Nor did some simple economic rules – such as “distance halves trade” – make it into the Brexit lexicon, and December 31 saw Johnson and his sidekick, Michael Gove, propel the UK into an economic adjustment borne of the disintegration of 40 years of UK-EU trade. Johnson’s UK-EU trade deal is unique, says Pascal Lammy, a former World Trade Organisation boss, in that it reverses what normal trade deals attempt to do. Instead of removing barriers to trade, this one reintroduces them. The adjustment’s impact has been immediate – most critically in London’s financial centre. On January 1, about €6-billion in EU share trading left The City, never to return, as did some 7 000 related jobs. More are expected to follow. Johnson had excluded financial services, which account for close to 7% of the UK’s gross domestic product (GDP), from his ‘oven-ready deal’ but pushed home some very sprat-like advantages for the (pro-Brexit) fishing industry, which accounts for – wait for it – 0.1% of UK GDP. Any elation in the fishing industry was short-lived – the EU, the UK fishing industry’s main customer, has since applied its rules for nonmember countries for live UK shellfish exports and has banned them.
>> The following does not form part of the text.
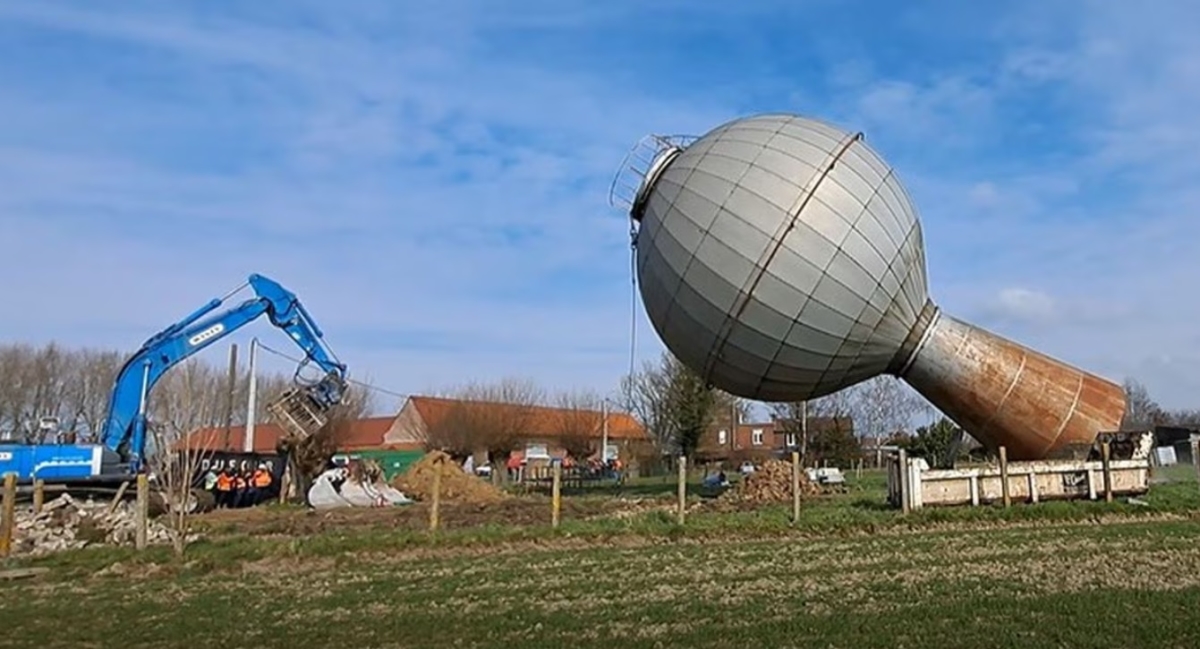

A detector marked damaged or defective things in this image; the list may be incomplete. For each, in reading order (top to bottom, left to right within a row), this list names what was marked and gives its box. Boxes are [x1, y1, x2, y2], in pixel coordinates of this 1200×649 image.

Meanwhile, a new ‘Australia-style’ points-based immigration system, introduced to appease the UK’s growing anti-immigrant sentiment, coupled with a collapse in the value of sterling relative to the euro, has seen agencies providing permanent and seasonal farm workers shut up shop. For over a decade, EU nationals – mainly Romanians, Polish and Lithuanians –have worked UK dairy herds. The UK’s National farmers Union complains that the welfare of farmers, as well as that of livestock, is at risk. But most striking has been the hit to the industries that had come to define ‘cool Britannia’ – Britain’s involvement in the international fashion, music, film and food industries. UK fashion – pre-Covid-19 – was a fast-growing £35-billion industry relying on a supply chain of a multitude of micro-company specialists from photographers to models to fashion historians, all of whose services are now subject to new work permit and visa rules, value-added tax and customs duties. UK hauliers serving the UK music festival scene will no longer be able to transport equipment (which now needs permits) from one venue to the next within the EU. Covid-19’s hit to the economy has been a loss of 20% of GDP and economists anticipate Brexit could see the economy contract a further 7% over time.
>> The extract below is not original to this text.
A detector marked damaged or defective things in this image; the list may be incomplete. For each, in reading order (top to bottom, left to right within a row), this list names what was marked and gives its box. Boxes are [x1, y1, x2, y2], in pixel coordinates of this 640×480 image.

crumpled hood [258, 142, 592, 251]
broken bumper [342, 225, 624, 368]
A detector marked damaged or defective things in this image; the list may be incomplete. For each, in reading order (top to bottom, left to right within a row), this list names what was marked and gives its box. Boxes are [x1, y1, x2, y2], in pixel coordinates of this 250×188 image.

Far from being a relaunch of a great maritime and mercantile power, Brexit may prove to be the final nail in the British imperial coffin. The brute majoritarianism of a Westminster Conservative government imposing an exit from the EU on two of the UK’s devolved nations, Scotland and Northern Ireland, which both voted to stay in the EU, threatens to tear the union apart. Polls in Scotland since the EU referendum consistently show that most Scots would now prefer to dissolve the union with England and Wales, formed in 1603. To avoid a border on the island of Ireland, Johnson’s tossed a border in the Irish Sea, having said he would not. This has not only left supermarket shelves in Northern Ireland bare, as mounds of paperwork disrupt supplies from ‘mainland’ Britain, but it has reawakened chatter from Northern Ireland’s unionist paramilitaries.

So, what does this mean for Africa? The moment the UK-EU trade arrangements came to an end, the Africa Continental Free Trade Agreement came into being. This month saw Zambia become the thirty-sixth country to ratify the agreement, which provides for much greater integration and freer movement of people, goods and capital across the continent. Brexit provides a perfect template of why every effort should be made now to avoid a messy break-up later.